● **Exercise task 1**:
Translate this sentence from the Wicksteed meet thread into Spanish: "We have been informed by the staff at Wicksteed that the ground there is firm and they are not experiencing any problems as the ground is very free draining."
● **Exercise task 2**:
Using the Wicksteed meet thread, explain in one to three sentences why Keith cannot arrive at Wicksteed on Thursday night.
● **Exercise task 3**:
Please extend the Wicksteed meet thread with another post that follows on from its final one.
┌─ Supplied passage
Yes, the meet is still on!! 

Spoke to the site yesterday and all is well.....

Please see my post above yours.

Sharon


----------



## 96097

Hi Guys

Could the following people please let me know if you have booked with Wicksteed and I will confirm you on the meets list:

Bastow
QE2
Ash
MandyandAndy

Thanks
Sharon


----------



## 98585

RockieRV said:


> I have specifically chosen this weekend when the ground will be dry, hopefully we will have some fab weather.
> Sharon


Sharon, if Lincoln is a washout we may well pay you guys a visit. Hopefully the ground conditions are better at Wicksteed than Lincoln, especially as you chose that weekend special like


----------



## 88927

I have to answer for Sharon as she is not coming on here much again :evil: :evil: :evil: :evil: 
You are more than welcome Jim and family, should you be unfortunate not to be able to park up at Lincoln, although we hope the weather improves so that the rally can go ahead.
We have been informed by the staff at Wicksteed that the ground there is firm and they are not experiencing any problems as the ground is very free draining.
Hope this helps

Keith


----------



## 88927

Hi all
We have just checked the long term forecast for Kettering at Metcheck and it suggests very little rain next week, Friday will be HOT, Saturday is supposed to be even HOTTER at 28 degrees.
Awning will be required to supplement the sun cream :lol: :lol: :lol:

Looking forward to meeting friends new and old.......

Keith


----------



## PRS49

Splendid!!

Will be arriving late afternoon on Thursday.

Looking forward to catching up with everyone.

Cheers

Di and Pete


----------



## 88927

Hi Di & Pete
Have you check availability for Thursday with Wicksteed? Please look HERE as it seems to suggest that camping is only allowed on Fridays and Saturday nights throughout June, July and August.
Please let us know.

Keith


----------



## 96097

kands said:


> I have to answer for Sharon as she is not coming on here much again :evil: :evil: :evil: :evil:
> 
> Keith


Oh yes I am!! :wink:

Keith will probably arrive at Wicksteed on Thursday Night if I can get him booked in. I will join him on Friday morning (last day of school!!).... someone has to cook his bacon butties!!

Sharon


----------



## 96097

OK have just spoken to Wicksteed and they do not allow camping on a Thursday night due to some council ruling...... Keith will just have to contain his excitement until Friday.

Sharon


----------



## sersol

Hi Keith 28 degrees is not hot,its warm, single fleece weather :lol: 
See you Friday.
└─
┌─ Supplied data
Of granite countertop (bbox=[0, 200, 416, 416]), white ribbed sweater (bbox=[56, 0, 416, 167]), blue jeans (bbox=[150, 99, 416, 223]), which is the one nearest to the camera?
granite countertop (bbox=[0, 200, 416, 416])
└─
● **Task response 1**:
El personal de Wicksteed nos ha informado de que el terreno allí está firme y de que no están teniendo ningún problema, ya que el terreno drena muy bien.

● **Task response 2**:
Wicksteed does not allow camping on a Thursday night because of a council ruling, as Sharon learned when she spoke to the site. Keith therefore has to wait until Friday to arrive.

● **Task response 3**:
Gary


----------



## 105722

*From Spain*

Hi all...
May be I'm too late to find this website, but anyway I would like to know if there is any grass square where I could be part of the weekend. If someone could tell me if it's probable or only possible it would be fantastic as I have to visit my sister near this place next monday and I haven't found any better place to spend my weekend than spending runes and fighting bulls.

Thanks and regards,

Kormoran "el matador"


----------



## 88927

Hi kormoran74 

There is plenty of room left at this meet and you will be made very welcome to join us. :lol: :lol: 
Please make sure that you contact the site (Wicksteed Park) and book yourself in as you will not be allowed by Wicksteed Park to just turn up (I think...), but best book to be sure of your pitch :lol: :lol: :lol: 
If you can post back on here or send me an email to confirm when you have booked, and also some detail of your vehicle we will look out for you arriving :lol: 

Keith


----------



## 105722

Hi Keith,

Thanks a lot for your kind reply,

I'm now registering for booking. I know this site is made for motorhome user but nowadays I only can assist by my own car and a camping tent. Is this allowed to join you?

As soon as I book I will post again....I think I forgot something.......yes!!! I didn't mention anything to my partner!!.....what is sure is that I will go with my daughter (3 years old)...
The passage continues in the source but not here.